In 1956, Glass-Steagall was broadened by a regulation called The Bank Holding Company Act. This act “further separated financial activities by creating a wall between insurance and banking. Even though banks could, and can still can, sell insurance and insurance products, underwriting insurance was forbidden.”

The Beginning of the End for Glass-Steagall

Even before Glass-Steagall was officially repealed, its rules enforcing the separation of insurance companies, commercial banks and investment banks began to crumble.

Merger: Citigroup, The Largest Corporate Combo Ever

In 1998, Travelers Insurance and Citicorp merged to form the behemoth Citigroup, with $700 billion in assets. The merging of an insurance company and a bank violated the 1956 Bank Holding Company Act. So why was it allowed to proceed?

From the NYTimes in 1998:

Sanford Weill, the Travelers chairman, said he expected the Fed to quickly approve his company’s application to become a bank holding company and added: “I don’t think we have to spin anything off to make this happen.”

Current law, he said, allows at least two and as many as five years for prohibited assets to be divested. “We are hopeful that over that time the legislation will change,” he added.

Deregulation: “The Financial Services Modernization Act of 1999” (The Death of Glass-Steagall)

Glass-Steagall was repealed by the “Financial Services Modernization Act” in 1999, also known as the Gramm-Leach-Bliley Act. This Act allowed commercial banks, investment banks, securities firms, and insurance companies to consolidate. And consolidate they did.

Further Deregulation: “Commodity Futures Modernization Act”

In 2000, the Commodity Futures Modernization Act deregulated Over-the-Counter derivatives. These are the products that would be core to the 2008 crash.

It clarified the law so that most over-the-counter (OTC) derivatives transactions between “sophisticated parties” would not be regulated as “futures” under the Commodity Exchange Act of 1936 (CEA) or as “securities” under the federal securities laws. Instead, the major dealers of those products (banks and securities firms) would continue to have their dealings in OTC derivatives supervised by their federal regulators under general “safety and soundness” standards. (see:  http://en.wikipedia.org/wiki/Commodity_Futures_Modernization_Act_of_2000)

The Commodity Futures Trading Commission requested that there be “functional regulation” of this Over-the-Counter derivatives market. Their request was denied by lawmakers.

After this Act, “neither the Securities and Exchange Commission (SEC) nor the Federal Reserve, nor any state insurance regulators had the ability to supervise or regulate the writing of credit default swaps by hedge funds, investment banks or insurance companies.” (Barry Ritholtz, Bailout Nation p. 131)

Even More Deregulation: Five Investment Banks are allowed Unlimited Leverage… by the SEC

In April 2004, five members of the SEC met to discuss a change that was being asked for by the five largest investment banks (Goldman Sachs, Merrill Lynch, Morgan Stanley, Bear Stearns and Lehman Brothers).
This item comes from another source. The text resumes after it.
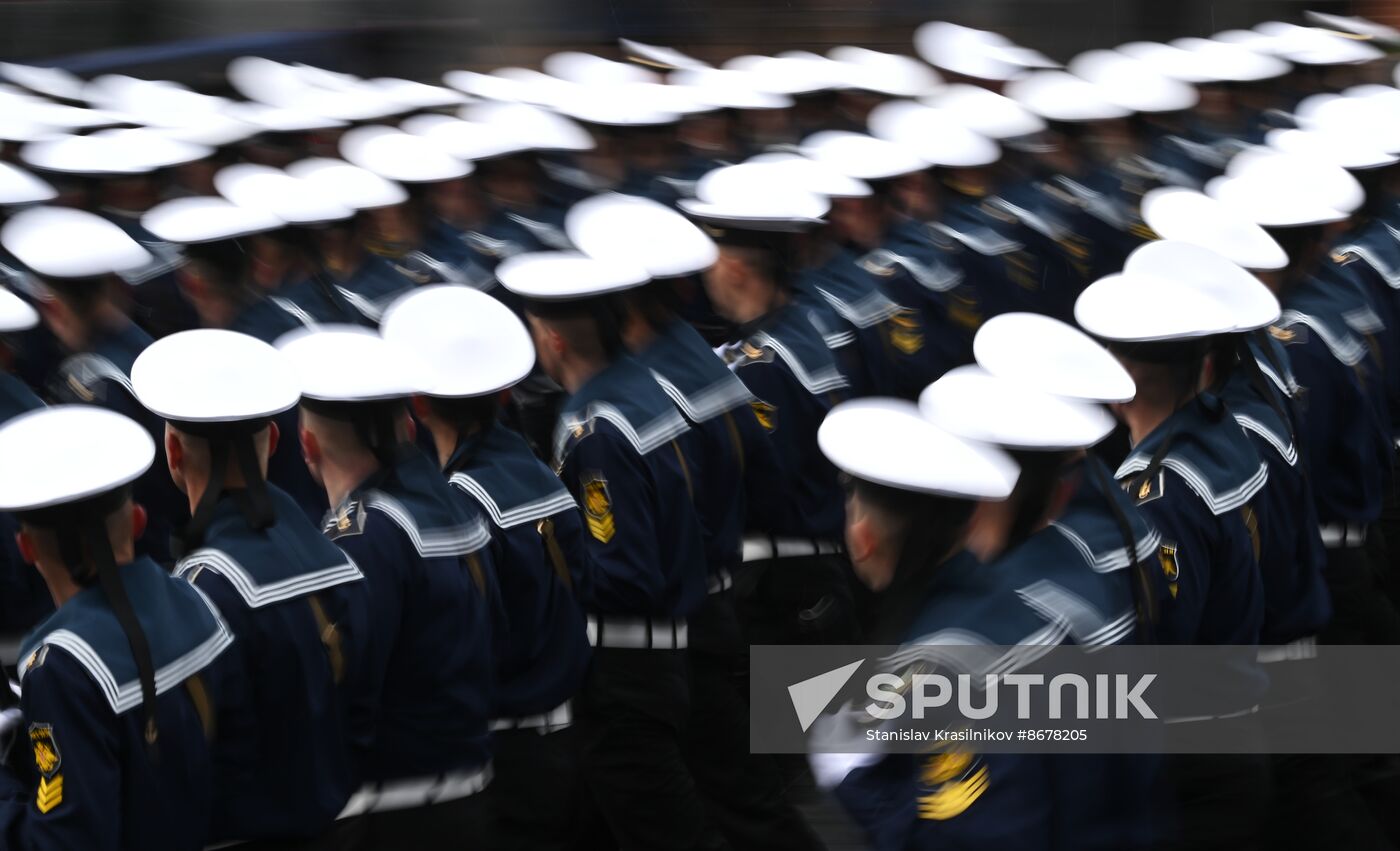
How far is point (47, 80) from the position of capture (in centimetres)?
833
The requested change was to allow them to take on far more debt than was originally allowed under the net capital rule. Hank Paulson, who at the time was the CEO of Goldman Sachs, “led the charge.” The SEC’s members unanimously voted to grant this except to the five largest investment banks.

The old net capital rule had “limited investment bank leverage (defined as the ratio of debt to equity) to 12 to 1.” However, under this new exception, the big investment banks quickly increased their leverage by borrowing more money, leveraging up to 20-1, 30-1 and even as high as 40-1 leverage. This means that they had 40 times more (borrowed) money invested in various financial products than they actually had as equity (easy to sell assets).

These deregulatory forces paved the way for the global financial meltdown of 2008.